• [Problem]
Reproduce the following items verbatim, omitting the pictures from your answer.
#####
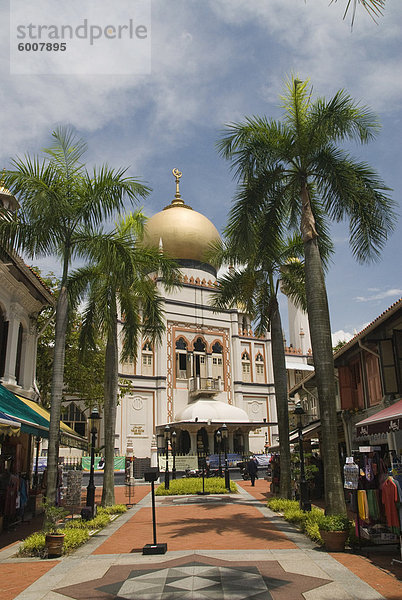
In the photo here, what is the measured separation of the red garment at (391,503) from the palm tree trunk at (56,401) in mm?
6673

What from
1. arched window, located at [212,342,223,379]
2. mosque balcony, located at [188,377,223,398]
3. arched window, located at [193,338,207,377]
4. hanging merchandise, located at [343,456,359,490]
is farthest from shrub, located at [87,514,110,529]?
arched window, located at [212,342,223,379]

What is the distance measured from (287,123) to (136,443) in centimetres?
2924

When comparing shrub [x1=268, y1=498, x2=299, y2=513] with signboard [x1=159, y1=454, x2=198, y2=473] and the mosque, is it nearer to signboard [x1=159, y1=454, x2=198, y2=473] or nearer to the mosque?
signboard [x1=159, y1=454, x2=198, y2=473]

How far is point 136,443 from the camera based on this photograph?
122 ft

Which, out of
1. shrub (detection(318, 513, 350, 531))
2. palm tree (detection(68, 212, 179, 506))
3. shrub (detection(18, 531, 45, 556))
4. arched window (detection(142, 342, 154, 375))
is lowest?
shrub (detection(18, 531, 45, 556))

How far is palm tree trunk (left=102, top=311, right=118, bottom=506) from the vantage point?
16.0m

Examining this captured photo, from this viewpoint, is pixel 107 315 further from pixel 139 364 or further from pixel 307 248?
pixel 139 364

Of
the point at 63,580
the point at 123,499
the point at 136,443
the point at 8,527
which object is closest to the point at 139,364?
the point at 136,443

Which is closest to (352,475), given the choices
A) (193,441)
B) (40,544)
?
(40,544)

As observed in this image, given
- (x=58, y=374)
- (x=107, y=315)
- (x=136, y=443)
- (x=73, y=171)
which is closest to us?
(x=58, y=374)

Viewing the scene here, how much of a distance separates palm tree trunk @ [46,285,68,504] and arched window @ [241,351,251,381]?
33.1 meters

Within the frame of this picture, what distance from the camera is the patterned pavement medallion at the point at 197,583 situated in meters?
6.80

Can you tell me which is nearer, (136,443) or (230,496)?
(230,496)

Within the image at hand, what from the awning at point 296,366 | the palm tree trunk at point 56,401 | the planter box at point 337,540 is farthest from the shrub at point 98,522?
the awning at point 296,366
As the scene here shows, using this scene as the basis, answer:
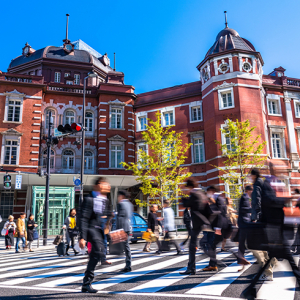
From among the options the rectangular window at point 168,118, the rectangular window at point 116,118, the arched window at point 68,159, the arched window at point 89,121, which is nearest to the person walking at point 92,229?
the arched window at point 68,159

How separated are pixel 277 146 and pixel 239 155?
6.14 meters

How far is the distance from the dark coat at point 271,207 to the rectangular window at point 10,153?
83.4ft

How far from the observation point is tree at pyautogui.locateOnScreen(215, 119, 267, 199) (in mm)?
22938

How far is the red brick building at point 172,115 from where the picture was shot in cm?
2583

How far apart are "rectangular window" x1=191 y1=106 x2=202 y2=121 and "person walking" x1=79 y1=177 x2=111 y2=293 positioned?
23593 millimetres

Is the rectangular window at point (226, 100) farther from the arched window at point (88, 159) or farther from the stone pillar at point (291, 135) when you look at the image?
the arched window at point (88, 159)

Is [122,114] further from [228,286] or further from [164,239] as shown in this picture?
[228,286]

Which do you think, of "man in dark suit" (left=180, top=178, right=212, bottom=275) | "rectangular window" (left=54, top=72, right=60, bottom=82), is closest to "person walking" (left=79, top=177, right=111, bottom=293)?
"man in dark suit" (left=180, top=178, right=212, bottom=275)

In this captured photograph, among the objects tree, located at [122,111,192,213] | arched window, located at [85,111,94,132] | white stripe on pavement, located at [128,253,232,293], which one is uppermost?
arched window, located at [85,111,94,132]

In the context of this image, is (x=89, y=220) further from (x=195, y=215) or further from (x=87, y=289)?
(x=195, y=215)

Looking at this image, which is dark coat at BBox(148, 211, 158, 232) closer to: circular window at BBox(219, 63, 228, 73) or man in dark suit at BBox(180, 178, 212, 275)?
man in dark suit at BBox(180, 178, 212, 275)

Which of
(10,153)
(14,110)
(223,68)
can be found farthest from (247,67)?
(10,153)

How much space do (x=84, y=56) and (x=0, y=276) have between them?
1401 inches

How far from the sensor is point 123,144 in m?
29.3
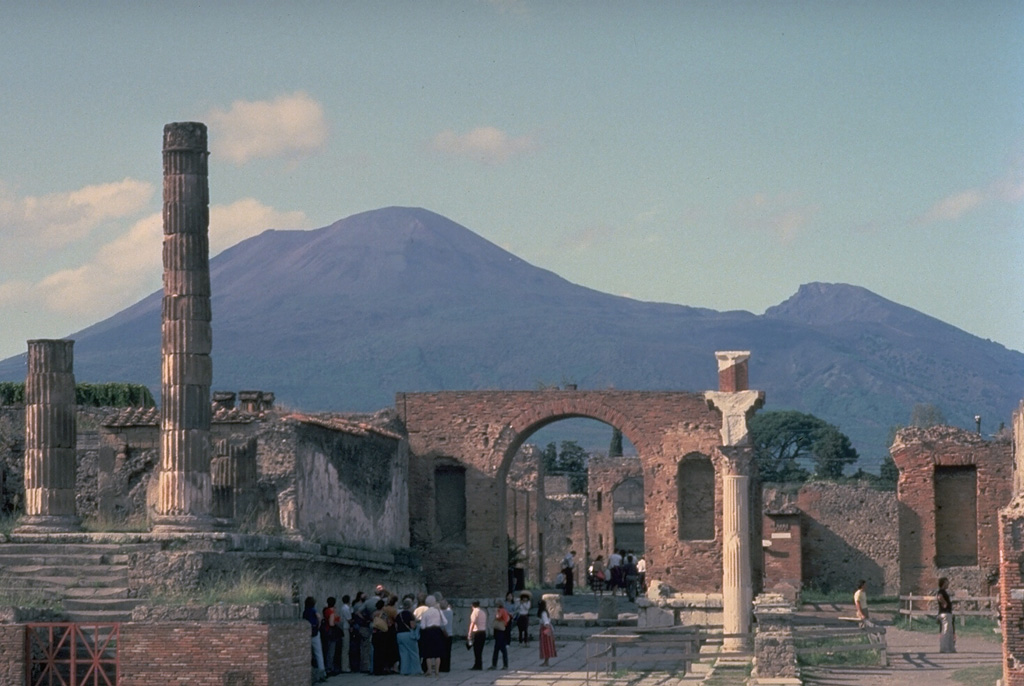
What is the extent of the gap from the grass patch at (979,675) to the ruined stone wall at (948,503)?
#####
• [Response]
In the photo here, what is the measured separation of the red garment at (391,503) from the palm tree trunk at (56,401) in mm?
6673

What from
1. arched window, located at [212,342,223,379]
2. mosque balcony, located at [188,377,223,398]
3. arched window, located at [193,338,207,377]
4. hanging merchandise, located at [343,456,359,490]
is farthest from shrub, located at [87,514,110,529]?
arched window, located at [212,342,223,379]

What is the distance measured from (287,123) to (136,443) in centimetres?
2924

When comparing shrub [x1=268, y1=498, x2=299, y2=513] with signboard [x1=159, y1=454, x2=198, y2=473] and the mosque, is it nearer to signboard [x1=159, y1=454, x2=198, y2=473] or nearer to the mosque?
signboard [x1=159, y1=454, x2=198, y2=473]

How far is point 136,443 from the camera based on this photograph?
122 ft

Which, out of
1. shrub (detection(318, 513, 350, 531))
2. palm tree (detection(68, 212, 179, 506))
3. shrub (detection(18, 531, 45, 556))
4. arched window (detection(142, 342, 154, 375))
is lowest?
shrub (detection(18, 531, 45, 556))

How far is palm tree trunk (left=102, top=311, right=118, bottom=506) from the vantage point?
16.0m

Examining this captured photo, from this viewpoint, is pixel 107 315 further from pixel 139 364 or further from pixel 307 248?
pixel 139 364

Of
the point at 63,580
the point at 123,499
the point at 136,443
the point at 8,527
which object is closest to the point at 139,364?
the point at 136,443

Which is closest to (352,475), given the choices
A) (193,441)
B) (40,544)
?
(40,544)

As observed in this image, given
- (x=58, y=374)
- (x=107, y=315)
- (x=136, y=443)
- (x=73, y=171)
which is closest to us?
(x=58, y=374)

Viewing the scene here, how much of a distance separates palm tree trunk @ [46,285,68,504] and arched window @ [241,351,251,381]?
33.1 meters

Within the frame of this picture, what distance from the camera is the patterned pavement medallion at the point at 197,583 situated in meters?
6.80

Can you tell me which is nearer, (136,443) or (230,496)?
(230,496)

Within the image at hand, what from the awning at point 296,366 | the palm tree trunk at point 56,401 | the planter box at point 337,540 is farthest from the shrub at point 98,522?
the awning at point 296,366
As the scene here shows, using this scene as the basis, answer:
From among the options the rectangular window at point 168,118, the rectangular window at point 116,118, the arched window at point 68,159, the arched window at point 89,121, which is nearest to the person walking at point 92,229?
the arched window at point 68,159

How separated are pixel 277 146 and pixel 239 155?
6.14 meters

How far is the distance from the dark coat at point 271,207 to the rectangular window at point 10,153?
83.4ft

How far from the observation point is tree at pyautogui.locateOnScreen(215, 119, 267, 199) (in mm)?
22938

How far is the red brick building at point 172,115 from where the picture was shot in cm?
2583

How far apart are "rectangular window" x1=191 y1=106 x2=202 y2=121 and "person walking" x1=79 y1=177 x2=111 y2=293 positioned?
23593 millimetres

Is the rectangular window at point (226, 100) farther from the arched window at point (88, 159) or farther from the stone pillar at point (291, 135) when you look at the image?
the arched window at point (88, 159)

Is [122,114] further from [228,286] or further from [164,239] as shown in this picture?
[228,286]

Which do you think, of "man in dark suit" (left=180, top=178, right=212, bottom=275) | "rectangular window" (left=54, top=72, right=60, bottom=82), is closest to "person walking" (left=79, top=177, right=111, bottom=293)?
"man in dark suit" (left=180, top=178, right=212, bottom=275)

In this captured photograph, among the objects tree, located at [122,111,192,213] | arched window, located at [85,111,94,132] | white stripe on pavement, located at [128,253,232,293], which one is uppermost?
arched window, located at [85,111,94,132]

In the context of this image, is (x=89, y=220) further from (x=195, y=215) or further from (x=87, y=289)?
(x=195, y=215)

Looking at this image, which is dark coat at BBox(148, 211, 158, 232) closer to: circular window at BBox(219, 63, 228, 73) or man in dark suit at BBox(180, 178, 212, 275)?
man in dark suit at BBox(180, 178, 212, 275)

Which of
(10,153)
(14,110)
(223,68)
can be found farthest from (247,67)?
(10,153)

How much space do (x=84, y=56) and (x=0, y=276) have between them?
1401 inches

How far from the sensor is point 123,144 in m?
29.3
What is the extent of the gap from the grass patch at (979,675) to the ruined stone wall at (948,503)?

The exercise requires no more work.